Don’t make criminal conduct a part of Halloween, says Judge Gerald A. Williams
Don’t make criminal conduct a part of Halloween, says Judge Gerald A. Williams.
Halloween is hard to explain. Why do we think it is normal to carve a face into a fruit, put a candle inside, and then to give candy to masked children? Where did this holiday come from?
In the early 20th century, Halloween in the United States was marred by significant vandalism, property damage, and even arson. In response, communities started hosting events, including costume contests, in an effort to decriminalize Halloween. Paper masks and costumes were sold. However, even today, what is a prank to you may be a crime to someone else.
A discussion of the origins of Halloween should perhaps start with Celtic tribes. They held a harvest festival and celebrated both spirits and harvests with bonfires each year on Oct. 31. Much later, as people throughout Europe became Christians, there was an attempt by some to replace pagan festivals with new Christian traditions. Consequently, All Hallows Day or All Saints Day, was created and then moved to Nov. 1.

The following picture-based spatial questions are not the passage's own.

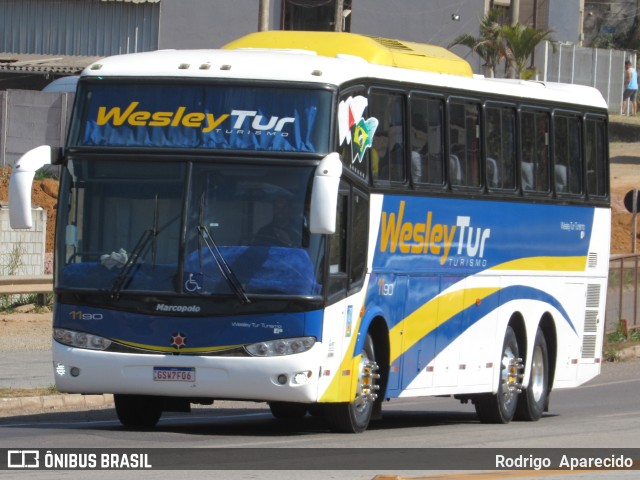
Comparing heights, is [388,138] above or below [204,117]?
below

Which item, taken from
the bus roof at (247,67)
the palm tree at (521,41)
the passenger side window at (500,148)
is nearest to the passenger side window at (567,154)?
the passenger side window at (500,148)

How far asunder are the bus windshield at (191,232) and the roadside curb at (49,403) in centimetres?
396

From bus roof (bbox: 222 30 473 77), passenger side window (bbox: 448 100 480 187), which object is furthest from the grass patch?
passenger side window (bbox: 448 100 480 187)

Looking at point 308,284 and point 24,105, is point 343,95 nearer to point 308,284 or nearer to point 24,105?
point 308,284

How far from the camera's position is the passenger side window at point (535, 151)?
1734cm

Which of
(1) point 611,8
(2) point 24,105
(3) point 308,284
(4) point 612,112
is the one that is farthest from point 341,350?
(1) point 611,8

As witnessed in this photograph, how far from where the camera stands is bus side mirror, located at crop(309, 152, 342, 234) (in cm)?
1228

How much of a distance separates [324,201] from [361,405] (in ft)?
8.30

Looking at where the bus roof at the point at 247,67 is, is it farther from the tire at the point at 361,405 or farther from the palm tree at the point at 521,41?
the palm tree at the point at 521,41

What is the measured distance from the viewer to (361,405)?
13961mm

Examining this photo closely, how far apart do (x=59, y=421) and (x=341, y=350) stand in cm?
404

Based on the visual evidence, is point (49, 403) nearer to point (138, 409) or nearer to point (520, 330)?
point (138, 409)

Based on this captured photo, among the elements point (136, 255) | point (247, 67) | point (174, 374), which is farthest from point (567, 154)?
point (174, 374)

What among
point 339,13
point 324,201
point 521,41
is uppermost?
point 339,13
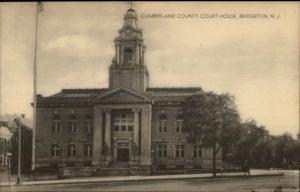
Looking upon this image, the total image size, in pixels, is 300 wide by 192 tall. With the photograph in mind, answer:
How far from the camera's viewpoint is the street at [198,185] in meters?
9.49

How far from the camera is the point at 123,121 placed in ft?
39.7

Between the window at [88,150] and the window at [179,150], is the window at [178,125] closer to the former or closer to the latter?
the window at [179,150]

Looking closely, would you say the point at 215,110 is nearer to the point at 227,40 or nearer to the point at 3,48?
the point at 227,40

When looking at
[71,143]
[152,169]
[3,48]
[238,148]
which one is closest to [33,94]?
[3,48]

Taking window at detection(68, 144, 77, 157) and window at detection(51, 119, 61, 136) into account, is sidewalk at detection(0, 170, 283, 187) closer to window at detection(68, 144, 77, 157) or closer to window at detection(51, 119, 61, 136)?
window at detection(68, 144, 77, 157)

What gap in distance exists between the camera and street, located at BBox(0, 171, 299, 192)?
9492mm

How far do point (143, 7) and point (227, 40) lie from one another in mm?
1220

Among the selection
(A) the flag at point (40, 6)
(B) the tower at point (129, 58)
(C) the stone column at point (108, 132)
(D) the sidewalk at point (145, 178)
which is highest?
(A) the flag at point (40, 6)

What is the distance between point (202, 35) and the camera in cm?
925

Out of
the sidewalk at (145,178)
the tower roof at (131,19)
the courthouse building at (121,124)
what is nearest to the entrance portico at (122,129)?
the courthouse building at (121,124)

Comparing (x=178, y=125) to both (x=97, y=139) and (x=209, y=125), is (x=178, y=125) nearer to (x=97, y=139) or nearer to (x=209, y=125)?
(x=209, y=125)

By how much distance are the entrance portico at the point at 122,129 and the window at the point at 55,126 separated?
63 cm

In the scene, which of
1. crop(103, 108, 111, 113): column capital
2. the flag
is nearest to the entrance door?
crop(103, 108, 111, 113): column capital

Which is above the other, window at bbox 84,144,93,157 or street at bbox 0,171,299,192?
window at bbox 84,144,93,157
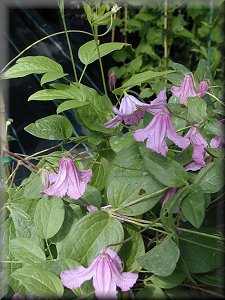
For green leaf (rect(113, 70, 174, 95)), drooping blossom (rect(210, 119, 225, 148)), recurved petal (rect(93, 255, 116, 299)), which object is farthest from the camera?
green leaf (rect(113, 70, 174, 95))

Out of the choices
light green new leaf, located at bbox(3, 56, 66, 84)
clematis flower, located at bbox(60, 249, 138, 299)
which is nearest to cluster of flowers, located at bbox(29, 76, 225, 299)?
clematis flower, located at bbox(60, 249, 138, 299)

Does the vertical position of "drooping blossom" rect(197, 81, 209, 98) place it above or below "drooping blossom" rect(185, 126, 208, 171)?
above

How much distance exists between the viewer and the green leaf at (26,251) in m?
0.67

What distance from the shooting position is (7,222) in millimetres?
752

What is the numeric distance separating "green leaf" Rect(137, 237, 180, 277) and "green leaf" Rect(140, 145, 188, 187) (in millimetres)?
60

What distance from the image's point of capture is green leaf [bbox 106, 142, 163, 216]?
24.9 inches

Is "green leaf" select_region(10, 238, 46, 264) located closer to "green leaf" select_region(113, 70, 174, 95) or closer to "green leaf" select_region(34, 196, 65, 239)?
"green leaf" select_region(34, 196, 65, 239)

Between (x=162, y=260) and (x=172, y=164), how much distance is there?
102mm

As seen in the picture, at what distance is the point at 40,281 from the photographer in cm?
58

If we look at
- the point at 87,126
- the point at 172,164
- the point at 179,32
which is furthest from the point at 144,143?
the point at 179,32

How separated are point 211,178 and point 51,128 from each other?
0.88ft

The eve of All Hallows Day eventually became known as Halloween. At some point, during the Middle Ages, on the days before All Saints Day and All Souls Day, beggars would go door-to-door, offering prayers for lost souls in purgatory in return for receiving a small cake.
If you think that the mixture of a Celtic pagan festival with questionable Christian theology sounds like a bizarre beginning for Halloween, there’s more. It’s also connected to someone who, by modern standards, would be considered a domestic terrorist.
On the evening of Nov. 5, Guy Fawkes Night is sometimes celebrated. Its origins begin in England in 1605, when he was arrested for guarding explosives near the House of Lords. The assassination plots failed and in thanksgiving and celebration, Guy Fawkes Day (or Gunpowder Treason Day) was born. It was usually celebrated with a bonfire and does not really have a direct connection to Halloween, other than children in England started using the day to beg for money and people started carrying jack-o-lanterns, although they were carved from turnips, not pumpkins.
What we now consider Halloween apparently started around 1930, when cloth costumes for children could be ordered from catalogues. The actual phrase “trick or treat” appeared in a publication, perhaps for the first time, in 1939. The author described how none of the neighbor kids performed any pranks at her house because she held an open house and gave them food. Also introduced was the concept of giving kids candy instead of homemade treats.
Halloween arguably exploded into what has perhaps become America’s second favorite holiday in response to a television cartoon in 1966. That was the first year It’s the Great Pumpkin, Charlie Brown appeared on television. Halloween, regardless of its complex origins, was now enshrined in pop culture. Now, it’s also clearly an adult holiday as well.
A Criminal Record Can Haunt You
Most people understand that criminal convictions have the potential to show up on background checks; but there are some potentially unknown collateral consequences as well. Even a misdemeanor conviction can complicate your ability to obtain or to maintain a professional license, can be a ground to cancel your homeowner’s insurance, and can result in worker’s compensation benefits being stopped. A.R.S. §§ 20-1652, 23-1031. Here are some additional thoughts:
Basic Safety: Driving after dark any evening requires extra diligence; but perhaps especially so on a night where hundreds of children (and adults) are running around wearing costumes that likely have limited vision.
Alcohol: Unless you are 21, don’t consume alcohol. It really is that simple. Alcoholic beverages, in and of themselves, are not bad. However, the consumption of alcohol impairs judgment and where there is underage drinking, there is usually other arguably more serious misconduct as well. Regardless of your age, drunk driving should never be a part of any evening,
Criminal Damage: Arizona’s definition of criminal damage is very broad. It includes recklessly defacing or damaging another’s property and also includes “tampering with” another’s property “so as substantially to impair its function or value.” Depending on the cost of the property damage, criminal damage can be charged as a felony.